Sei giorni prima della Pasqua, Gesù andò a Betània, dove si trovava Làzzaro, che egli aveva risuscitato dai morti. E qui fecero per lui una cena: Marta serviva e Làzzaro era uno dei commensali. Maria allora prese trecento grammi di profumo di puro nardo, assai prezioso, ne cosparse i piedi di Gesù, poi li asciugò con i suoi capelli, e tutta la casa si riempì dell’aroma di quel profumo. Allora Giuda Iscariòta, uno dei suoi discepoli, che stava per tradirlo, disse: «Perché non si è venduto questo profumo per trecento denari e non si sono dati ai poveri?». Disse questo non perché gli importasse dei poveri, ma perché era un ladro e, siccome teneva la cassa, prendeva quello che vi mettevano dentro. Gesù allora disse: «Lasciala fare, perché ella lo conservi per il giorno della mia sepoltura. I poveri infatti li avete sempre con voi, ma non sempre avete me». Intanto una grande folla di Giudei venne a sapere che egli si trovava là e accorse, non solo per Gesù, ma anche per vedere Làzzaro che egli aveva risuscitato dai morti. I capi dei sacerdoti allora decisero di uccidere anche Làzzaro, perché molti Giudei se ne andavano a causa di lui e credevano in Gesù.

Parola del Signore

 

 

L’inizio della Settimana Santa è caratterizzato dal gesto di amore di Maria sorella di Lazzaro.

L’unzione di Betania sottolinea la venerazione per la persona di Cristo, l’unto di Dio, ma esprime al contempo la riconoscenza e il rendimento di grazie di Maria e di Marta per aver riavuto il fratello Lazzaro in vita.

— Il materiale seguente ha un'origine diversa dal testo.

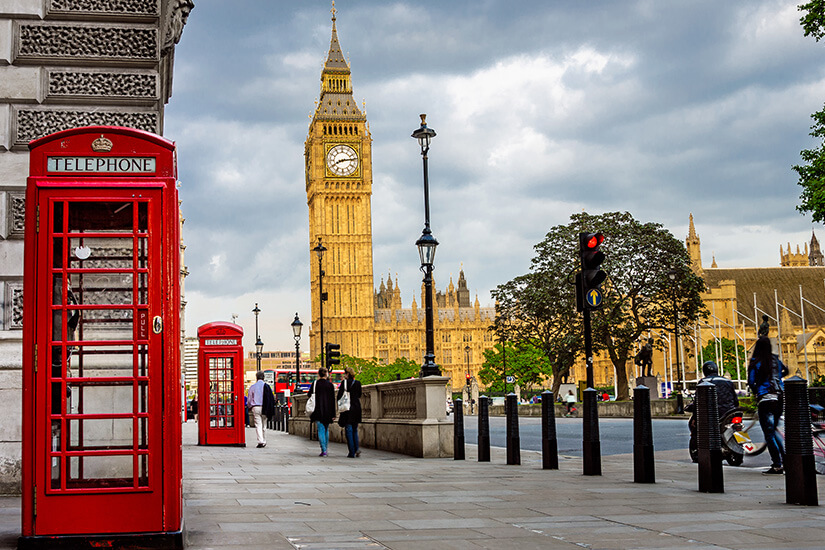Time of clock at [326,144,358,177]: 8:14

L’olio di Nardo è il simbolo della preziosità della persona di Cristo, del profumo della sua divinità che deve caratterizzare l’intera vita dell’uomo. Il buon profumo di Cristo si deve percepire nel cristiano, si deve spandere in lungo e in largo e in tutti i contesti.

Maria, davanti a Gesù, si dimostra prodiga nell’uso di quest’olio preziosissimo da trecento denari, riconosce la grazia che ha ottenuto dal Signore e cerca di corrispondervi con un gesto d’amore che esprime al contempo servizio e fedeltà. Trecento denari d’amore contro i trenta denari d’odio, una bellissimo gesto di riparazione e consolazione che solo una donna è capace di fare.

Purtroppo non tutti i commensali condividono il gesto di Maria, Giuda Iscariota biasima quest’atto, si dispiace di non poter utilizzare quel prezioso unguento per ricavare del denaro sonante. La scusa è quella dei poveri, di un pauperismo cieco che non riconosce nel Signore Gesù il primo povero da servire. Ancora oggi con la scusa dei poveri, rischiamo di privarci del Signore, lo dimentichiamo e lo releghiamo in un angolo.

Gesù è chiaro in proposito: «I poveri infatti li avete sempre con voi, ma non sempre avete me», esiste una priorità che non può passare inosservata, Cristo è superiore a qualunque povero e a qualunque altra attività seppur meritoria.

La Settimana Santa inizia con questo gesto di predilezione verso Gesù, iniziamo anche noi a dare più spazio al Signore nella nostra giornata, mettiamoci come Maria a servizio di Cristo e spandiamo il buon profumo della vera adorazione e della giusta venerazione.